THE EXERCISE -
Retype the records word for word, beginning at the line that contains "Which option from" and continuing through the last line of the records.

─── RECORDS SUPPLIED

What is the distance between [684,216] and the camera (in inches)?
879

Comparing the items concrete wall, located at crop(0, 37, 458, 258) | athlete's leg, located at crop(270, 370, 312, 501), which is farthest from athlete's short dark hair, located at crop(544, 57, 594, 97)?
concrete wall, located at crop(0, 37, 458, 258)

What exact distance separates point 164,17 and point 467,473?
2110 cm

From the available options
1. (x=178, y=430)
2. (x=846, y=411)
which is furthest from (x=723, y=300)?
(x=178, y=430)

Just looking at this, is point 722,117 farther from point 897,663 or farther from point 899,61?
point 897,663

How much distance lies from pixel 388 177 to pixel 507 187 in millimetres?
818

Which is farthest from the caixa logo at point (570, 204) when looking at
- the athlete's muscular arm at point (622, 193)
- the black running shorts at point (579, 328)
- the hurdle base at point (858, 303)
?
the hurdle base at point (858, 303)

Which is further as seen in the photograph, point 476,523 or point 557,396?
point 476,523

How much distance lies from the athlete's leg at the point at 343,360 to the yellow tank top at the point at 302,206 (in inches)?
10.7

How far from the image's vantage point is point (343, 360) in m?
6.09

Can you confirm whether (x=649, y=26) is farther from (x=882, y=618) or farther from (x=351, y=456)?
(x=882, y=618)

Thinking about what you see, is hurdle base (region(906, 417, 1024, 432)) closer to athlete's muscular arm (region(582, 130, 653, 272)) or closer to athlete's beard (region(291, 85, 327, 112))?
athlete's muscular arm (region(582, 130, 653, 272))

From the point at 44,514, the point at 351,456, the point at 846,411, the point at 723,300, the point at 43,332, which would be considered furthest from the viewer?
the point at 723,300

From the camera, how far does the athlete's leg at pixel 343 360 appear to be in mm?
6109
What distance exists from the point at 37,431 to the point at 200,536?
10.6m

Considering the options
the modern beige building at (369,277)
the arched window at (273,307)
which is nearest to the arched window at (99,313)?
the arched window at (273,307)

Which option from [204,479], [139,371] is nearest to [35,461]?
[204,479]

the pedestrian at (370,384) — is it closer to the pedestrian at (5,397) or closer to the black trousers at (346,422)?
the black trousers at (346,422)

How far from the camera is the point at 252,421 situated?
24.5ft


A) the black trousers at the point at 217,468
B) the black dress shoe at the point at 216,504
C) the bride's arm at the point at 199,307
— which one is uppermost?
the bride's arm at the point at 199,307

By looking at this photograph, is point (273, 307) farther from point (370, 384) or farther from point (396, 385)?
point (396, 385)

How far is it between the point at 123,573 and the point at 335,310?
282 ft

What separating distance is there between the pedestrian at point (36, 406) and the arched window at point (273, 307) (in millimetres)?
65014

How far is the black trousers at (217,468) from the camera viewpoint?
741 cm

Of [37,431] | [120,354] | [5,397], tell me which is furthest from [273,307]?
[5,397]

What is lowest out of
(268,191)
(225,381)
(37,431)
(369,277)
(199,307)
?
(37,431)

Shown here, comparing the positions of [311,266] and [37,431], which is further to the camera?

──────

ANSWER TO THIS PROBLEM -
Which option from [204,479], [139,371] is nearest to [35,461]?
[204,479]

the pedestrian at (370,384) — is it closer to the pedestrian at (5,397) or closer to the black trousers at (346,422)?
the black trousers at (346,422)

How far from the camera is the point at 252,421 situated?
24.5ft


A) the black trousers at the point at 217,468
B) the black dress shoe at the point at 216,504
C) the bride's arm at the point at 199,307
— which one is uppermost?
the bride's arm at the point at 199,307

By looking at this photograph, is point (273, 307) farther from point (370, 384) or farther from point (396, 385)?
point (396, 385)

How far is it between the point at 123,573 and the point at 335,310?
282 ft

What separating distance is there between the pedestrian at point (36, 406) and the arched window at point (273, 307) (in millimetres)?
65014

How far is the black trousers at (217,468) from the camera viewpoint?
741 cm

Of [37,431] | [120,354] | [5,397], tell me which is furthest from [273,307]?
[5,397]

What is lowest out of
(268,191)
(225,381)
(37,431)
(369,277)
(199,307)
?
(37,431)

Shown here, comparing the positions of [311,266] and [37,431], which is further to the camera?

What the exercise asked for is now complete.